Is the 'Norway model' a solution?
Still, everything is not dark for the cable. UK can adopt the 'Norway model' as its Brexit solution. This is the model outside of the EU, which is most integrated with the single market but includes many of the key obligations of EU membership, including making contributions to EU spending, free movement of people and following most of the rules of the single market. In this scenario, there would be ample room for a sharp recovery in the major.
Doing so, however, would defy government's key objectives to curb free movement of people and becoming a law maker rather than a law taker.
Hopes from Trump's fiscal stimulus
Furthermore, the expected fiscal policy announcements by the US president-elect, Donald Trump, after assuming office in January, would prolong the greenback's strong appreciating move and could also contribute towards restricting recovery for cable. Although precise details and impact of the fiscal stimulus measures are still unknown, but if the reflation policies prove to be effective the Federal Reserve might be inclined to opt for a faster rate-tightening cycle.
Moreover, the Fed has already upgraded its forecasts for growth and employment, and now projects three rate-hike in 2017, up from two-hike forecasted in September.
Prospects of faster US economic growth, accompanied with hawkish Fed outlook, guarantee a more aggressive monetary tightening cycle and should continue lending support to the prevalent US Dollar bullish trajectory and exert additional selling pressure around the major.
So it is clear that there is little standing in the way of continuous downslide for the GBP/USD pair. Hence, a break back below 1.20 psychological mark and follow-on momentum still remains a distinct possibility.
GBP/USD Technical set-up
The pair's post-Brexit recovery has been confined below a longer-term descending trend-line, previous support now turned resistance. Moreover, the pair has subsequently broken below an important horizontal support near 1.2750 region. This 1.2750 horizontal area might now restrict any immediate recovery. Momentum above this immediate hurdle could get extended, but might continue to be capped at the descending trend-line support break, turned resistance, near 1.3000 psychological mark.
However, a decisive move above 1.3000 handle should open room for additional recovery further towards an important static support break-point, now turned resistance, around 1.3350 area, representing 100% Fibonacci retracement level of the pair's downslide from June 2014 high to April 2015 and subsequent retracement.

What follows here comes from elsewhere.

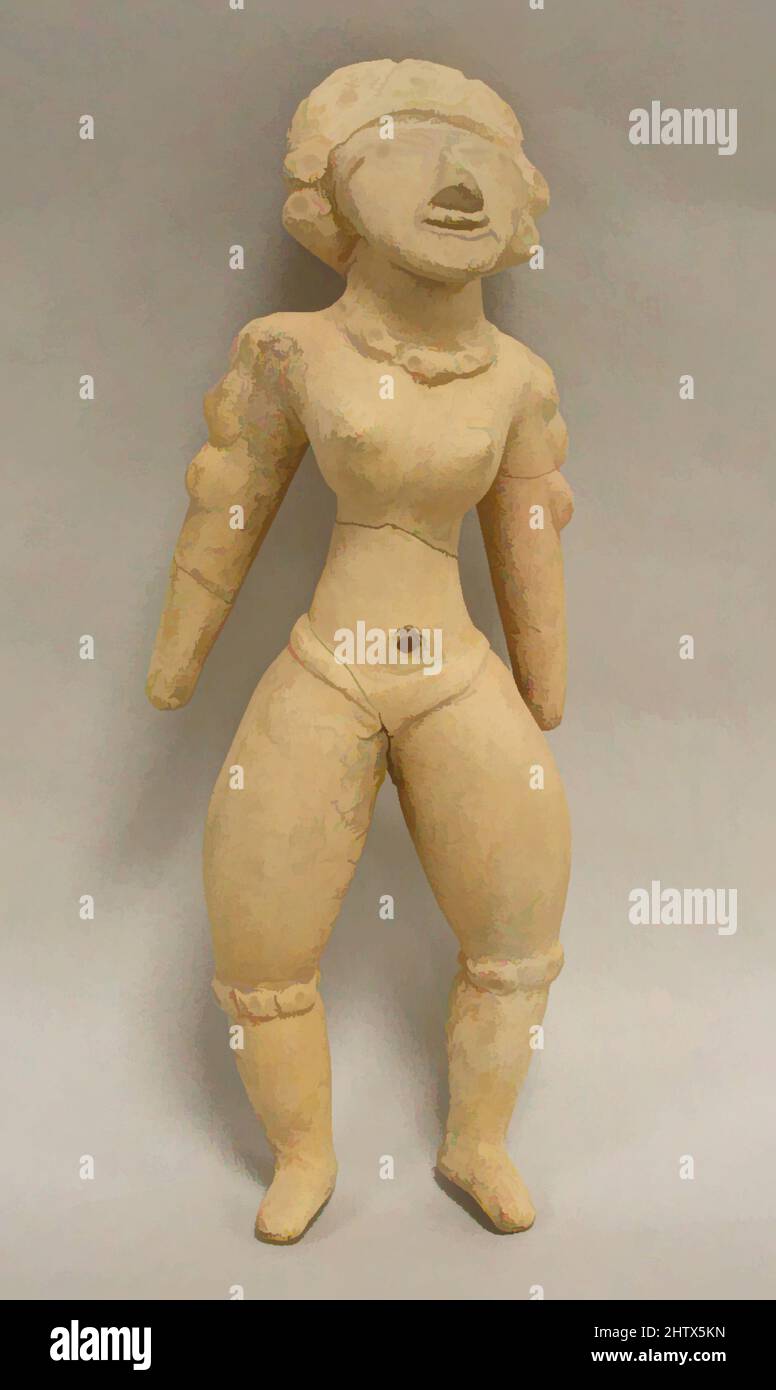 Arte ispirata da Donna in piedi, 1st–7th secolo, Messico, Mesoamerica, Veracruz, Huastec, in ceramica, H. 6 3/8 x P. 2 1/2 x D. 1 1/2 poll. (16,3 x 6,4 x 3,8 cm), Ceramica-scultura, opere classiche modernizzate da Artotop con un tocco di modernità. Forme, colore e valore, impatto visivo accattivante sulle emozioni artistiche attraverso la libertà delle opere d'arte in modo contemporaneo. Un messaggio senza tempo che persegue una nuova direzione selvaggiamente creativa. Artisti che si rivolgono al supporto digitale e creano l'NFT Artotop Foto Stock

Looking at the bearish scenario, the pair has been able to defend 1.2100 handle on weekly closing basis. Hence, a decisive break below this immediate strong support would turn the pair vulnerable to head back towards testing flash crash swing lows support near 1.20 psychological mark. A follow-through selling pressure would now open room for continuation of the pair's downslide further towards 161.8% Fibonacci expansion level support near 1.1800 region.
GBPUSD Point & Figure Chart
The potential move can best be observed in a long-term line chart where the GBP/USD appears poised for a test of parity. The simple channel lines put the current situation into perspective and provide hints to the extent of the current trend in a larger and more enduring bear market decline.